§ Your goal
Within the material below, locate the line with "return trajectory to" and the line with "craft designed to", then return those two lines and all lines between them, exactly as written.

§ Extracted entries
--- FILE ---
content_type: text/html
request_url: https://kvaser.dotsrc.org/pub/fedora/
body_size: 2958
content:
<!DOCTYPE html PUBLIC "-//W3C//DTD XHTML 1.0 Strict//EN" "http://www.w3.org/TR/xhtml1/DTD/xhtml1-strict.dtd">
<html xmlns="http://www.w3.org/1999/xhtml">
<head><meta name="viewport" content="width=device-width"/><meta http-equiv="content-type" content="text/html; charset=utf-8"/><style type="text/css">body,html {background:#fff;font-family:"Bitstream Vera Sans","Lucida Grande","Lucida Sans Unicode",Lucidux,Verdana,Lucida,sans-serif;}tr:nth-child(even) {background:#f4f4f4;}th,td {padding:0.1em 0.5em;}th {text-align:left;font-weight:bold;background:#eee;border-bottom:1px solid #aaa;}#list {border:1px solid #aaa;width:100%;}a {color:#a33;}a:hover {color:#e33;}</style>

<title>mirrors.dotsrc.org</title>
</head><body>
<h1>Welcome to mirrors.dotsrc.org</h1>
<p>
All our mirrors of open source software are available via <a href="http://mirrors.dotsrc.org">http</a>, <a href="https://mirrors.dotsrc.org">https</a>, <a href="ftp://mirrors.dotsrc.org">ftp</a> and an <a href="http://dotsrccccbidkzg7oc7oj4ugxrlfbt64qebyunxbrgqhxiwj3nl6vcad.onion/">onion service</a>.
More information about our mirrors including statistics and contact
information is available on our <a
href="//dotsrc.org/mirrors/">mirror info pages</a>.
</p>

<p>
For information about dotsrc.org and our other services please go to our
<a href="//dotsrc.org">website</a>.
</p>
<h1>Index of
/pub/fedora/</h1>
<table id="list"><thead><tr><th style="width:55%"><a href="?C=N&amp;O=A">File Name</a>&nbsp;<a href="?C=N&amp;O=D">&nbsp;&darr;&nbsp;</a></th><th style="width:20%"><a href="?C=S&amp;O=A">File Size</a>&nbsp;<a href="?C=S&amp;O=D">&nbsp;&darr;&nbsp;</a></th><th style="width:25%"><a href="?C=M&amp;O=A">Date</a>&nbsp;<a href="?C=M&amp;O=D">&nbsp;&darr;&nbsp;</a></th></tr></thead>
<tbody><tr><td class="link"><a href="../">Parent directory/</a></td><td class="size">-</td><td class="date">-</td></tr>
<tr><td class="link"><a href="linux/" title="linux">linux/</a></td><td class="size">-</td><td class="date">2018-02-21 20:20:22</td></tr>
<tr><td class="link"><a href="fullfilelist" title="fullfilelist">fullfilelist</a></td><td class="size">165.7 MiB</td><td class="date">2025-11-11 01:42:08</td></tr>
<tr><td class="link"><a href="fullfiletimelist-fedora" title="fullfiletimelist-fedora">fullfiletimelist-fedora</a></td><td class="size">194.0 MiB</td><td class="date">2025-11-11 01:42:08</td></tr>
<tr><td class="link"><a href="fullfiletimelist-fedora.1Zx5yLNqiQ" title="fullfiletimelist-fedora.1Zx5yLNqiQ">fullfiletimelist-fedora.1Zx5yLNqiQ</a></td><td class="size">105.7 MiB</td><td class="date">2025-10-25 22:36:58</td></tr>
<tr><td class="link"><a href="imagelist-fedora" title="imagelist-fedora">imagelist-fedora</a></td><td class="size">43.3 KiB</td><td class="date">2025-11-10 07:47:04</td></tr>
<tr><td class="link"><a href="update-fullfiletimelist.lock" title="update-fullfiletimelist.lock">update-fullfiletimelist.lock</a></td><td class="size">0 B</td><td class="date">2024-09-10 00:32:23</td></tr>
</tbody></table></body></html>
...
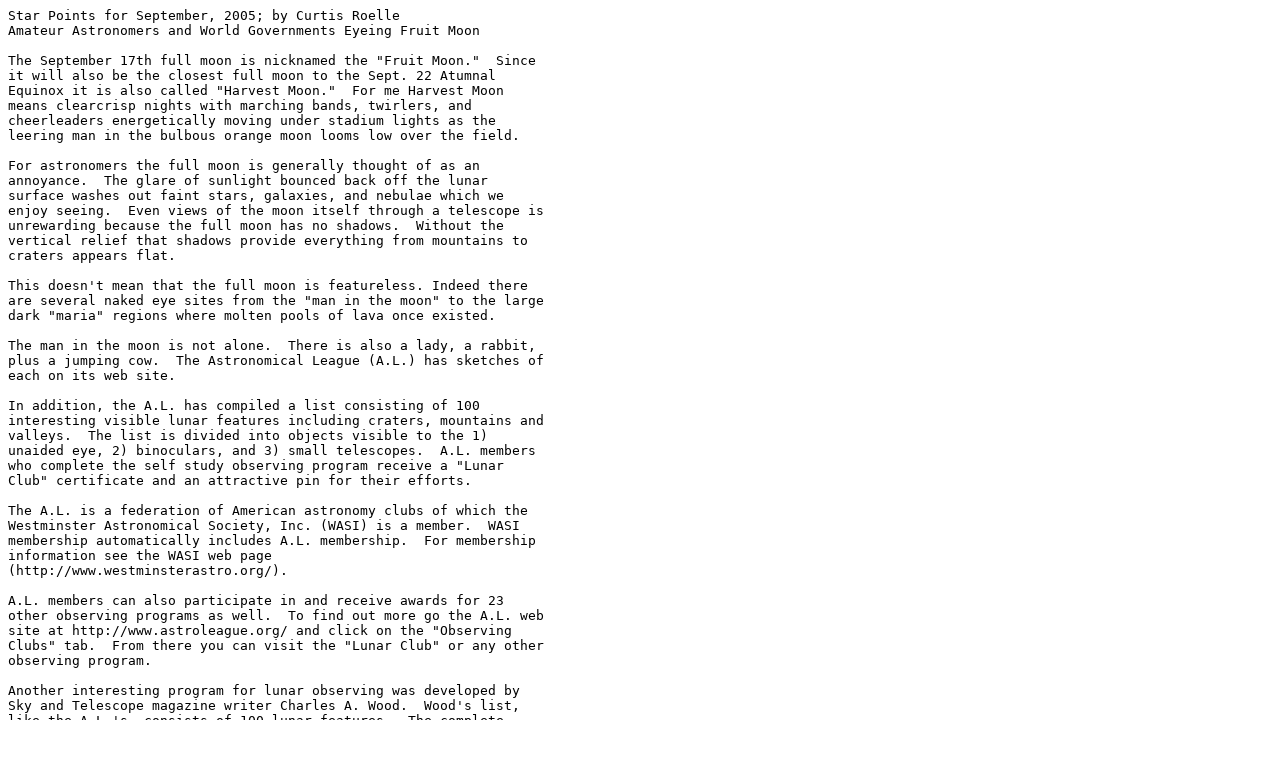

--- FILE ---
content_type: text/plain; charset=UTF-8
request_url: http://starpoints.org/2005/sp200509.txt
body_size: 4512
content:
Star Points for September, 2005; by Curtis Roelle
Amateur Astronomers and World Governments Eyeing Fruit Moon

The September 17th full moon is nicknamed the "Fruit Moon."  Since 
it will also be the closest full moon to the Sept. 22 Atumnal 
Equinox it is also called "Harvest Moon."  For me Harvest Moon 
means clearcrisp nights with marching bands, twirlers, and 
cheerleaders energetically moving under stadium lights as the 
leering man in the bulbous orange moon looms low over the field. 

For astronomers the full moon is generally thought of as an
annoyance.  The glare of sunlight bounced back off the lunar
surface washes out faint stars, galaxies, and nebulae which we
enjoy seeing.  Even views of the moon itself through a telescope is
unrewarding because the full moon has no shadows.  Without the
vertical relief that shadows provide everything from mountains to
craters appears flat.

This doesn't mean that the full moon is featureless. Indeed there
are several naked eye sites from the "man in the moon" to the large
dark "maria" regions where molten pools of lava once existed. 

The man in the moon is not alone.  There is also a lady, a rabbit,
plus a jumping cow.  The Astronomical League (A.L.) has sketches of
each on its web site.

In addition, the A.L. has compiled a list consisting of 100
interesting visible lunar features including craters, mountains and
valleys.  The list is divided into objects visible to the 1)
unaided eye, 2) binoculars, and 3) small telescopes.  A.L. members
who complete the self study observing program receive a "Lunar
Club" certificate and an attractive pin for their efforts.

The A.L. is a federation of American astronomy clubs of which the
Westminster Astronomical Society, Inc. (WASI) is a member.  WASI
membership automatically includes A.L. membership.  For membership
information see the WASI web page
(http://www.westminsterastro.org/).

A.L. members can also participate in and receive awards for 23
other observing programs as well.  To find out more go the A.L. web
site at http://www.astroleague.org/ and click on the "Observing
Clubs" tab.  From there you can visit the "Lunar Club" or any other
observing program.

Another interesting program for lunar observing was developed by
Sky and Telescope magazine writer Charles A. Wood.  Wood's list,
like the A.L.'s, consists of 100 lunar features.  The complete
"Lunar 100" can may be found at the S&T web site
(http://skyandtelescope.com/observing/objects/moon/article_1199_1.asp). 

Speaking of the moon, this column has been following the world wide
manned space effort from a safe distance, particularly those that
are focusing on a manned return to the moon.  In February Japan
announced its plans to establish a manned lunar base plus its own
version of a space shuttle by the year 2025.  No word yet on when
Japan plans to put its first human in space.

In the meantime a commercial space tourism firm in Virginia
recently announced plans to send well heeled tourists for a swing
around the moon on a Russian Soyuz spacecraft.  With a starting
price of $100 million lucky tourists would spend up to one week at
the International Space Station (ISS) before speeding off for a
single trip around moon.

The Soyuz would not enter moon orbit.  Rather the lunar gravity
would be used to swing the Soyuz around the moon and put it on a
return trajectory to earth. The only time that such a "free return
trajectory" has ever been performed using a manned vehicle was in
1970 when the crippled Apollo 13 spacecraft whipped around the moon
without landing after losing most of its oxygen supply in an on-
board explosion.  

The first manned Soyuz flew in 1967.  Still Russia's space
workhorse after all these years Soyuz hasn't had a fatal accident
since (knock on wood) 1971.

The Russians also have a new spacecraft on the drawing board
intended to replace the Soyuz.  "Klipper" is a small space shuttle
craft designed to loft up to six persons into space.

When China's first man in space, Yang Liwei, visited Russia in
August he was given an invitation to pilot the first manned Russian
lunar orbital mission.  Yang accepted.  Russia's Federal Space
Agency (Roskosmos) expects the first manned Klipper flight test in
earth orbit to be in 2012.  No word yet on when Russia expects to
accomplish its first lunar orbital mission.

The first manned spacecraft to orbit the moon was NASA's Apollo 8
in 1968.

§ Task solution
return trajectory to earth. The only time that such a "free return
trajectory" has ever been performed using a manned vehicle was in
1970 when the crippled Apollo 13 spacecraft whipped around the moon
without landing after losing most of its oxygen supply in an on-
board explosion.  

The first manned Soyuz flew in 1967.  Still Russia's space
workhorse after all these years Soyuz hasn't had a fatal accident
since (knock on wood) 1971.

The Russians also have a new spacecraft on the drawing board
intended to replace the Soyuz.  "Klipper" is a small space shuttle
craft designed to loft up to six persons into space.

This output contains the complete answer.